GENÇ DÜŞÜNCE Ayşen LAÇİNEL
İnsan Kaynakları Danışmanı
Gıda Perakendesinde Neler Oluyor ?
 
Son günlerde hayli popüler olan gıda perakende sektörü geleceğin parlayan yıldızı mı? Bankacılığın yaşamış olduğu riskler ve sonrası küçülmeler birleşmeler sonrası, hayli iyi olan maaşlarda düşüşler sonucu kaybettiği popülarite, gıda perakendenin üzerine geçmiş durumda. Londra merkezli Unit`e göre, Türkiye`de gıda perakendeciliğinin toplam büyüklüğü 2004 yılı sonu itibariyle 27.1 milyar dolara ulaştı.
Pazarın yüzde 21`ini ulusal ölçekte faaliyet gösteren büyük yerli ve yabancı zincirler alıyor. Yüzde 15`ini ise küçük zincirler izliyor. Yüzde 64`ünü de bakkal ve yerel dükkanlar oluşturuyor. Büyük perakendecilerin piyasada; en büyüklerden ilk ikiye girmeyi hedefledikleri bilinmekte. Geçen hafta Migros aldı alacaktı derken ters U dönüşü ile Gima’yı satın alan Carrefour ile önceki aylarda Wall-Mart`ın, satınalma ya da ortaklık için Migros`la görüşmeye başlaması dikkatleri çekmişti.
Her ne kadar son tahlilde Wall-Mart`ın bunu şimdilik gündeminden çıkardığı duyulsa da dedikodular devam etmekte. Bu kapsamda tekliflerle ilgilendiğini basında gördüğümüz Tansaş’a , Fransız Casina, Hollandalı Ahold, İngiliz Tesco`nun ilgisi olduğu söylentileri bilinmekte.

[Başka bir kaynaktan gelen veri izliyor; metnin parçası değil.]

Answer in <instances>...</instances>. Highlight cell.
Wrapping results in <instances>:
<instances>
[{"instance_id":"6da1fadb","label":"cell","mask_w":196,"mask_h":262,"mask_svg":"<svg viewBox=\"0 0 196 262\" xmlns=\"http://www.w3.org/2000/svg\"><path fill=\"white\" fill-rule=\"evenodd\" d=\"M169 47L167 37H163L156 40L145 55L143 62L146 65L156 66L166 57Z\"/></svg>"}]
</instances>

Bugün (9 Haziran 2005`te) İstanbul (İHA)`dan öğrendiğim, Doğuş Holding, Garanti Bankası ve Tansaş hisselerinin HBK`ya kesin satışını gerçekleştirmiş. Doğuş Holding A.Ş., borsaya bu konuda açıklama yapmış. Küçük zincirlerin toplam perakende pazarında yüzde 15 paya sahip olduğunu düşünürsek büyüklerin başta Ankara ve İzmir olmak üzereAnadolu ve Ege`ye doğru yayılabilmeleri ancak zincir marketleri almaları ya daaçmalarıyla mümkün olabilir.
Azalan bakkallar yerlerini çoğalan marketlere bırakırken, süpermarketler, hipermarketlerle sektörde hareket hızlanıyor. Bir de Türkiye pazarına girmek isteyen yabancı marketleri düşünürsek popülerliğin artacağını görebiliriz. Tesco’nun, İzmir marketi Kipa’ları alması ile girdiği pazarda yer arayışları sürerkenCarrefour`un Gima’larla yerini genişletmesi, Türkiye pazarında birinci olan Migros`un streslenmesine de neden olacaktır. Tofaş`ın bir numarayken hızını kaybetmesi ile ivmesinin düştüğünü hatırladığımızda Migros`u da benzer krizleri yaşamaması için proaktif davranması gerekmekte. Belki de ağırda giden ya da ağır algılanan süreç yapısının yeniden yapılandırılması düşünülebilir. Ne de olsa sektör hızlı.
Eskiden büyük balık küçük balığı yutardı. Şimdi ise hızlı balık büyüğü de küçüğü de yutuyor. Hedefin net olduğu, hedefe gidecek stratejilerin doğru belirlendiği, komplike olmayan süreçlerle hızlı uygulamalar kurumu öne geçirecektir. Tansaş`ın Eğitim ve Müşteri İlişkileri Birimlerinin yöneticiliğini yaptığım 3 yıldır doğru stratejilerle basit süreçlerle tam gaz gittiğim yolda, bugün başarılı diye nitelendirdiğimiz kurumumda, çorbada tuzu olmak mutluluk verici. Şimdi işimize bakarken ve `daha yapacak çok iş var` derken satın alınma olasılığı, yönetim değişikliği gibi duyumlarla gelen rüzgarda bile iş geliştirme hedefimizden şaşmamış bulunmaktayım.
Yani tam gaz devam. Ayağı gazdan çekmek yok. Gelen günlerde yaşanacak ne varsa hayırlı uğurlu olsun. Kim kimi alıyor kim gidiyor kim geliyorsa hem ülkem, hem şirketim, hem şahsım ve tüm emek verenler için fırsatlar dolsun, yeni başa-rılara mutlulukla imzalar atılsın. Oyun devam ediyor.